Entries shown:
================================
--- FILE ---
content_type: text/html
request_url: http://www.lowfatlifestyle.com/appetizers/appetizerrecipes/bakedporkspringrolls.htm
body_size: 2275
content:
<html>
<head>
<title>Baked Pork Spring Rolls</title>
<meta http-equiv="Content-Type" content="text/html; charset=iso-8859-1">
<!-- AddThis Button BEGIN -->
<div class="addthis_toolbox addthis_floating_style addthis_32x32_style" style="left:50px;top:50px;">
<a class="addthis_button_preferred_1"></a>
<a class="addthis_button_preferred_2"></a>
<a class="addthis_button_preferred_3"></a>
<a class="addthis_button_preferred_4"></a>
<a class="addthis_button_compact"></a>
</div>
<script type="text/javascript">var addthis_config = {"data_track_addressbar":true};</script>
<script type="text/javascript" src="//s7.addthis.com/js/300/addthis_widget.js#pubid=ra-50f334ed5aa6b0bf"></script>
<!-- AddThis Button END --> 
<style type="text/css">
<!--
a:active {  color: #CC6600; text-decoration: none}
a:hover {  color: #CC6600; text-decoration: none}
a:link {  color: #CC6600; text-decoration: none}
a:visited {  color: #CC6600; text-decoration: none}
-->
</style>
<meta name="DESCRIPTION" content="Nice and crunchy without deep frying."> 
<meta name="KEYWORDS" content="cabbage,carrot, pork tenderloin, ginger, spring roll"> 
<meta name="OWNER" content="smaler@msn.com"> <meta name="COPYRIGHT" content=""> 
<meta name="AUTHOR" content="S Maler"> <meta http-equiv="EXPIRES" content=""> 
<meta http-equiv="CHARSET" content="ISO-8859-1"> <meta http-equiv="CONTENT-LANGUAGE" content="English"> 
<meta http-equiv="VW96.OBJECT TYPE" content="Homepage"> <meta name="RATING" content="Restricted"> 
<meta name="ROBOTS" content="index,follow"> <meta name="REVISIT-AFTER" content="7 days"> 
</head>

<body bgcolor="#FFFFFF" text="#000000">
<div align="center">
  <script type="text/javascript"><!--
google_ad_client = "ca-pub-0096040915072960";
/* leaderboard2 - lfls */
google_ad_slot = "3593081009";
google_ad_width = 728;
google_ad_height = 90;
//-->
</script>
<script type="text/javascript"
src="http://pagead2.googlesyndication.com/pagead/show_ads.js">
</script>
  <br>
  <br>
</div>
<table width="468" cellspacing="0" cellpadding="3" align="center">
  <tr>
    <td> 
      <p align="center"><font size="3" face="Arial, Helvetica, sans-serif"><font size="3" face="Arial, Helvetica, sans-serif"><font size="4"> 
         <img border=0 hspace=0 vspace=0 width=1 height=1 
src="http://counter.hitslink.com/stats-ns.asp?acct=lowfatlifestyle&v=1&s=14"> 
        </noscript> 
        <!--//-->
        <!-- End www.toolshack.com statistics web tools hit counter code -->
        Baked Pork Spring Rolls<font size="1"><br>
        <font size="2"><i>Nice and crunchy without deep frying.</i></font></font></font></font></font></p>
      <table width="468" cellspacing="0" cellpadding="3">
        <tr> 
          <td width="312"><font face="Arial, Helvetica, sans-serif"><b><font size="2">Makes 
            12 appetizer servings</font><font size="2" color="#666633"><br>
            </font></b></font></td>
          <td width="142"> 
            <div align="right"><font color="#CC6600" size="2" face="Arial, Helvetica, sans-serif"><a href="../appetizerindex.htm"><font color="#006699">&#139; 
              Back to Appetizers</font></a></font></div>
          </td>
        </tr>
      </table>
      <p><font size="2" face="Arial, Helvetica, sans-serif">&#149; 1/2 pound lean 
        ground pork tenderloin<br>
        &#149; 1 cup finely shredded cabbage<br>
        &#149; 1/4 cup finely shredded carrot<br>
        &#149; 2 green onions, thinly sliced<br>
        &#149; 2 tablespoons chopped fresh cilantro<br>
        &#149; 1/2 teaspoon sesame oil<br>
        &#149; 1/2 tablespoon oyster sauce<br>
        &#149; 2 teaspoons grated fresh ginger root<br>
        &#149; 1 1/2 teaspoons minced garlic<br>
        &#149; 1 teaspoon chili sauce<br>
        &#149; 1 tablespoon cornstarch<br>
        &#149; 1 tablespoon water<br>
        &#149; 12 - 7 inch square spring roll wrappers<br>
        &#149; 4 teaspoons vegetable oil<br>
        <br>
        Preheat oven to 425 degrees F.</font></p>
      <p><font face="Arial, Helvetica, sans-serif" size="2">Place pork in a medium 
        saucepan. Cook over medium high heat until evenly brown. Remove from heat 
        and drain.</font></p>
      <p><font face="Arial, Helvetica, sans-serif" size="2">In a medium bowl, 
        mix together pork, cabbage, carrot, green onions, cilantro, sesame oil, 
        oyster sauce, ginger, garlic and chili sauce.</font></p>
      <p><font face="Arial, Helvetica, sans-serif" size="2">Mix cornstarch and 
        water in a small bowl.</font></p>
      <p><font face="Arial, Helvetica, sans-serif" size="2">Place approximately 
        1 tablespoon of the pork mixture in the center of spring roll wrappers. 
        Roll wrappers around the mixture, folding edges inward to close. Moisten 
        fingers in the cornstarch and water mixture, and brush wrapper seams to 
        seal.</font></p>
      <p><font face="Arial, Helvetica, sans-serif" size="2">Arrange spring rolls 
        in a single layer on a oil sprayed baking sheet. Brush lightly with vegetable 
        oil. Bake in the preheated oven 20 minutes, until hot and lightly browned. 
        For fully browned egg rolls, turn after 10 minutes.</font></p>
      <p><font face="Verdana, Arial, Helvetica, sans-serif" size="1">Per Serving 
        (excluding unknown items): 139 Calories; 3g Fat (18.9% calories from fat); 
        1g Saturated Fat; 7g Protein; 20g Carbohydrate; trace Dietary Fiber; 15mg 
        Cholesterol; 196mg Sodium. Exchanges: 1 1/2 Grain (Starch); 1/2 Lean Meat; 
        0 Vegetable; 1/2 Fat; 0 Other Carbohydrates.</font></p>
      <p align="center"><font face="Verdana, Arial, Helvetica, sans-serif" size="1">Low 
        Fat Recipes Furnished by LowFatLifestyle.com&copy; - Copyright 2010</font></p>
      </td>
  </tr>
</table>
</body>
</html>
================================
The entries above should be set down again exactly as they appear.

--- FILE ---
content_type: text/html
request_url: http://www.lowfatlifestyle.com/appetizers/appetizerrecipes/bakedporkspringrolls.htm
body_size: 2275
content:
<html>
<head>
<title>Baked Pork Spring Rolls</title>
<meta http-equiv="Content-Type" content="text/html; charset=iso-8859-1">
<!-- AddThis Button BEGIN -->
<div class="addthis_toolbox addthis_floating_style addthis_32x32_style" style="left:50px;top:50px;">
<a class="addthis_button_preferred_1"></a>
<a class="addthis_button_preferred_2"></a>
<a class="addthis_button_preferred_3"></a>
<a class="addthis_button_preferred_4"></a>
<a class="addthis_button_compact"></a>
</div>
<script type="text/javascript">var addthis_config = {"data_track_addressbar":true};</script>
<script type="text/javascript" src="//s7.addthis.com/js/300/addthis_widget.js#pubid=ra-50f334ed5aa6b0bf"></script>
<!-- AddThis Button END --> 
<style type="text/css">
<!--
a:active {  color: #CC6600; text-decoration: none}
a:hover {  color: #CC6600; text-decoration: none}
a:link {  color: #CC6600; text-decoration: none}
a:visited {  color: #CC6600; text-decoration: none}
-->
</style>
<meta name="DESCRIPTION" content="Nice and crunchy without deep frying."> 
<meta name="KEYWORDS" content="cabbage,carrot, pork tenderloin, ginger, spring roll"> 
<meta name="OWNER" content="smaler@msn.com"> <meta name="COPYRIGHT" content=""> 
<meta name="AUTHOR" content="S Maler"> <meta http-equiv="EXPIRES" content=""> 
<meta http-equiv="CHARSET" content="ISO-8859-1"> <meta http-equiv="CONTENT-LANGUAGE" content="English"> 
<meta http-equiv="VW96.OBJECT TYPE" content="Homepage"> <meta name="RATING" content="Restricted"> 
<meta name="ROBOTS" content="index,follow"> <meta name="REVISIT-AFTER" content="7 days"> 
</head>

<body bgcolor="#FFFFFF" text="#000000">
<div align="center">
  <script type="text/javascript"><!--
google_ad_client = "ca-pub-0096040915072960";
/* leaderboard2 - lfls */
google_ad_slot = "3593081009";
google_ad_width = 728;
google_ad_height = 90;
//-->
</script>
<script type="text/javascript"
src="http://pagead2.googlesyndication.com/pagead/show_ads.js">
</script>
  <br>
  <br>
</div>
<table width="468" cellspacing="0" cellpadding="3" align="center">
  <tr>
    <td> 
      <p align="center"><font size="3" face="Arial, Helvetica, sans-serif"><font size="3" face="Arial, Helvetica, sans-serif"><font size="4"> 
         <img border=0 hspace=0 vspace=0 width=1 height=1 
src="http://counter.hitslink.com/stats-ns.asp?acct=lowfatlifestyle&v=1&s=14"> 
        </noscript> 
        <!--//-->
        <!-- End www.toolshack.com statistics web tools hit counter code -->
        Baked Pork Spring Rolls<font size="1"><br>
        <font size="2"><i>Nice and crunchy without deep frying.</i></font></font></font></font></font></p>
      <table width="468" cellspacing="0" cellpadding="3">
        <tr> 
          <td width="312"><font face="Arial, Helvetica, sans-serif"><b><font size="2">Makes 
            12 appetizer servings</font><font size="2" color="#666633"><br>
            </font></b></font></td>
          <td width="142"> 
            <div align="right"><font color="#CC6600" size="2" face="Arial, Helvetica, sans-serif"><a href="../appetizerindex.htm"><font color="#006699">&#139; 
              Back to Appetizers</font></a></font></div>
          </td>
        </tr>
      </table>
      <p><font size="2" face="Arial, Helvetica, sans-serif">&#149; 1/2 pound lean 
        ground pork tenderloin<br>
        &#149; 1 cup finely shredded cabbage<br>
        &#149; 1/4 cup finely shredded carrot<br>
        &#149; 2 green onions, thinly sliced<br>
        &#149; 2 tablespoons chopped fresh cilantro<br>
        &#149; 1/2 teaspoon sesame oil<br>
        &#149; 1/2 tablespoon oyster sauce<br>
        &#149; 2 teaspoons grated fresh ginger root<br>
        &#149; 1 1/2 teaspoons minced garlic<br>
        &#149; 1 teaspoon chili sauce<br>
        &#149; 1 tablespoon cornstarch<br>
        &#149; 1 tablespoon water<br>
        &#149; 12 - 7 inch square spring roll wrappers<br>
        &#149; 4 teaspoons vegetable oil<br>
        <br>
        Preheat oven to 425 degrees F.</font></p>
      <p><font face="Arial, Helvetica, sans-serif" size="2">Place pork in a medium 
        saucepan. Cook over medium high heat until evenly brown. Remove from heat 
        and drain.</font></p>
      <p><font face="Arial, Helvetica, sans-serif" size="2">In a medium bowl, 
        mix together pork, cabbage, carrot, green onions, cilantro, sesame oil, 
        oyster sauce, ginger, garlic and chili sauce.</font></p>
      <p><font face="Arial, Helvetica, sans-serif" size="2">Mix cornstarch and 
        water in a small bowl.</font></p>
      <p><font face="Arial, Helvetica, sans-serif" size="2">Place approximately 
        1 tablespoon of the pork mixture in the center of spring roll wrappers. 
        Roll wrappers around the mixture, folding edges inward to close. Moisten 
        fingers in the cornstarch and water mixture, and brush wrapper seams to 
        seal.</font></p>
      <p><font face="Arial, Helvetica, sans-serif" size="2">Arrange spring rolls 
        in a single layer on a oil sprayed baking sheet. Brush lightly with vegetable 
        oil. Bake in the preheated oven 20 minutes, until hot and lightly browned. 
        For fully browned egg rolls, turn after 10 minutes.</font></p>
      <p><font face="Verdana, Arial, Helvetica, sans-serif" size="1">Per Serving 
        (excluding unknown items): 139 Calories; 3g Fat (18.9% calories from fat); 
        1g Saturated Fat; 7g Protein; 20g Carbohydrate; trace Dietary Fiber; 15mg 
        Cholesterol; 196mg Sodium. Exchanges: 1 1/2 Grain (Starch); 1/2 Lean Meat; 
        0 Vegetable; 1/2 Fat; 0 Other Carbohydrates.</font></p>
      <p align="center"><font face="Verdana, Arial, Helvetica, sans-serif" size="1">Low 
        Fat Recipes Furnished by LowFatLifestyle.com&copy; - Copyright 2010</font></p>
      </td>
  </tr>
</table>
</body>
</html>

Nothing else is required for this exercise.